Extrait du document
Article 99 (art. L. 1233-53 du code du travail) - Correction d'une erreur matérielle

Objet : cet article vise à corriger une erreur matérielle dans l'article du code du travail qui traite des prérogatives de contrôle reconnues à l'administration en cas de licenciement économique collectif, hors procédure de PSE.

I - Le dispositif proposé

L'article L. 1233-53 du code du travail définit l'étendue du contrôle par l'autorité administrative des projets de licenciement économique qui concernent :

- les entreprises de moins de cinquante salariés ;

- ainsi que celles de cinquante salariés et plus lorsque le projet de licenciement concerne moins de dix salariés dans une même période de trente jours.

En l'occurrence, l'administration vérifie, dans un délai de vingt et un jours à compter de la date de la notification du projet de licenciement, que :

- les représentants du personnel ont été informés, réunis et consultés conformément aux dispositions légales et conventionnelles en vigueur ;

- les obligations relatives à l'élaboration des mesures sociales en vue d'éviter ou de limiter le nombre de licenciements ont été mises en oeuvre.

Le projet de loi maintient ces dispositions, mais supprime du champ d'application de l'article L. 1233-53 les projets de licenciement qui concernent moins de dix salariés dans une même période de trente jours dans les entreprises de cinquante salariés et plus.

Exercice court 1
Répondez à ces questions sur l'extrait consacré à l'article L. 1233-53 du code du travail :
(a) De combien de jours dispose l'administration pour sa vérification, et à partir de quelle date ?
(b) Quelles entreprises figurent dans le premier cas visé par cet article ?
(c) Quels projets de licenciement le projet de loi retire-t-il du champ d'application de l'article ?
Exercice court 2
Poursuivez l'extrait consacré à l'article L. 1233-53 du code du travail à partir de sa dernière phrase.

Extraits de données
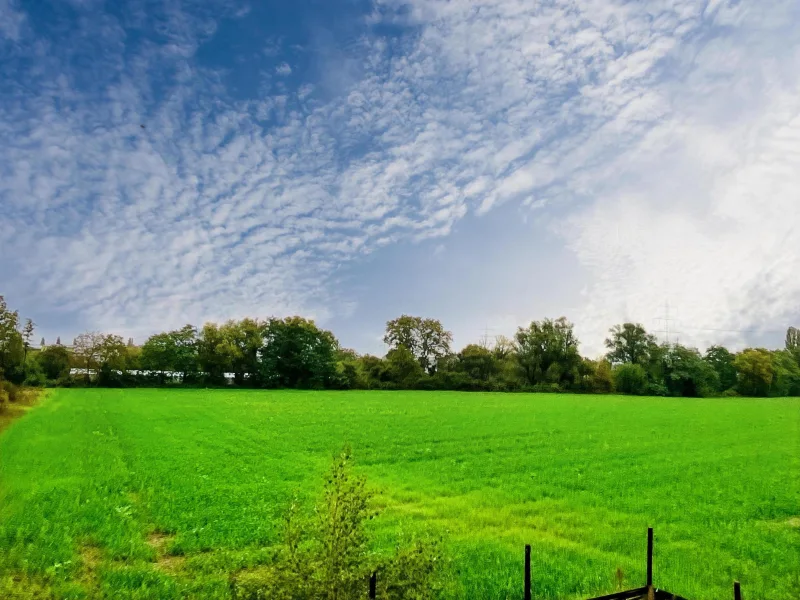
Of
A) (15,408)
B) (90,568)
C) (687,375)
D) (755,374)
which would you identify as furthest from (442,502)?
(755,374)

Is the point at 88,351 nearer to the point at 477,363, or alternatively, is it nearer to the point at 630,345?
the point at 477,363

==

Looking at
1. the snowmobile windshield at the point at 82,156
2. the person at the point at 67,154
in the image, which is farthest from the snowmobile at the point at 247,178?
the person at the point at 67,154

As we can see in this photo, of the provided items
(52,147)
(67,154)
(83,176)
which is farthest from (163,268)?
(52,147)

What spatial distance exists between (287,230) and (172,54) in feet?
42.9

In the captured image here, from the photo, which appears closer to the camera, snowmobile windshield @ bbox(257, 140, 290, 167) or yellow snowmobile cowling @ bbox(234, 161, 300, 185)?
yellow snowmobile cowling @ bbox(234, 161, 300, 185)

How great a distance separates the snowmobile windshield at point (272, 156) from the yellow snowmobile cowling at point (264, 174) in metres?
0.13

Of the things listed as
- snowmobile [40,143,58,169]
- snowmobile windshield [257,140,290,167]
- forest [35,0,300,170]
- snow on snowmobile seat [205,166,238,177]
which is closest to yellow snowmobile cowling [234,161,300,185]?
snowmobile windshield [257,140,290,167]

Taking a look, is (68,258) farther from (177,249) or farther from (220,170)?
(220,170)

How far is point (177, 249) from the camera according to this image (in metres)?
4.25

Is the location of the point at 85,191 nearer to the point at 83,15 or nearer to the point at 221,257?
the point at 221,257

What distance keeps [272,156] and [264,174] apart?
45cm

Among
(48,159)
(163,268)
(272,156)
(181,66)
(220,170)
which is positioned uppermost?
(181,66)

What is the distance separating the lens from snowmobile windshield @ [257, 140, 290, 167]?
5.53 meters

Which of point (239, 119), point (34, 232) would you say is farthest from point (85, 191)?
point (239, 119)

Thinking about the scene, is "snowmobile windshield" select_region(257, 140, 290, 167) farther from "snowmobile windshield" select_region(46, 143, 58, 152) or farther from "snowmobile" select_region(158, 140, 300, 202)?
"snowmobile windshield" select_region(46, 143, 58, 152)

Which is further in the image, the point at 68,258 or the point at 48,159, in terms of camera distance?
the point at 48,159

* * *

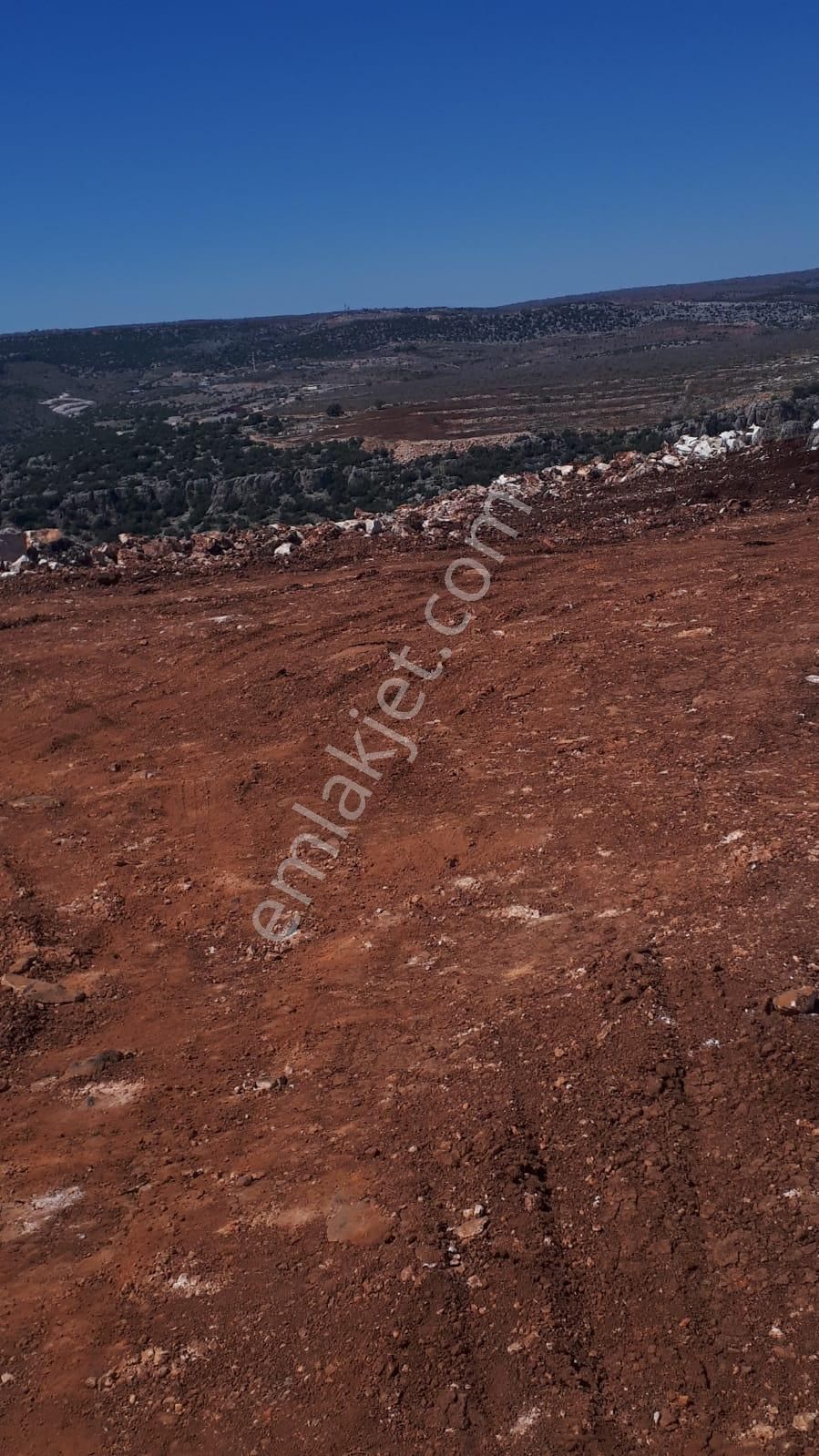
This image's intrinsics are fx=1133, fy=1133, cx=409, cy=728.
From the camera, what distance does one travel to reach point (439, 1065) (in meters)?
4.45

Réponse 1
(a) Vingt et un jours, à compter de la date de la notification du projet de licenciement.
(b) Les entreprises de moins de cinquante salariés.
(c) Les projets de licenciement qui concernent moins de dix salariés dans une même période de trente jours, dans les entreprises de cinquante salariés et plus.

Réponse 2
En effet, il s'agit là d'une erreur matérielle car la loi du 14 juin 2013 précitée n'avait pas pour objet de modifier les règles relatives aux « petits licenciements économiques » (entre deux et neuf salariés sur une période de moins de trente jours) dans les entreprises employant plus de cinquante salariés. Ces règles sont régies par une section spécifique du code du travail, qui regroupe les articles L. 1233-8 à L. 1233-20.

Aucun amendement n'a été adopté par l'Assemblée nationale sur cet article.

II - La position de votre commission

Votre rapporteur n'a pas d'observation à formuler sur cet article qui corrige une erreur matérielle dans le code du travail.

Votre commission spéciale a adopté cet article sans modification.

Article 100 (art. L. 1233-4 et L. 1233-4-1 du code du travail) - Aménagement des règles relatives aux offres de reclassement à l'étranger

Objet : cet article pose comme principe que l'employeur, avant un licenciement économique, doit proposer des offres de reclassement pour des emplois situés sur le territoire national, dans l'entreprise ou les autres entreprises du groupe dont l'entreprise fait partie, le salarié dont le licenciement est envisagé ayant accès, à sa demande, à la liste précise des offres d'emploi situées hors du territoire national.

I - Le dispositif proposé

Le I de cet article modifie l'article L. 1233-4 du code du travail, relatif aux offres de reclassement qui doivent être obligatoirement proposées avant tout un licenciement pour motif économique.

Le texte en vigueur prévoit que le licenciement pour motif économique d'un salarié ne peut intervenir que lorsque tous les efforts de formation et d'adaptation ont été réalisés et que le reclassement de l'intéressé n'a pu être opéré dans l'entreprise ou dans les entreprises du groupe auquel l'entreprise appartient.

Il indique que le reclassement du salarié doit s'effectuer sur un emploi relevant de la même catégorie que celui qu'il occupe ou sur un emploi équivalent assorti d'une rémunération équivalente. A défaut, et sous réserve de l'accord exprès du salarié, le reclassement s'effectue sur un emploi d'une catégorie inférieure.

Il dispose enfin que les offres de reclassement proposées au salarié doivent être écrites et précises.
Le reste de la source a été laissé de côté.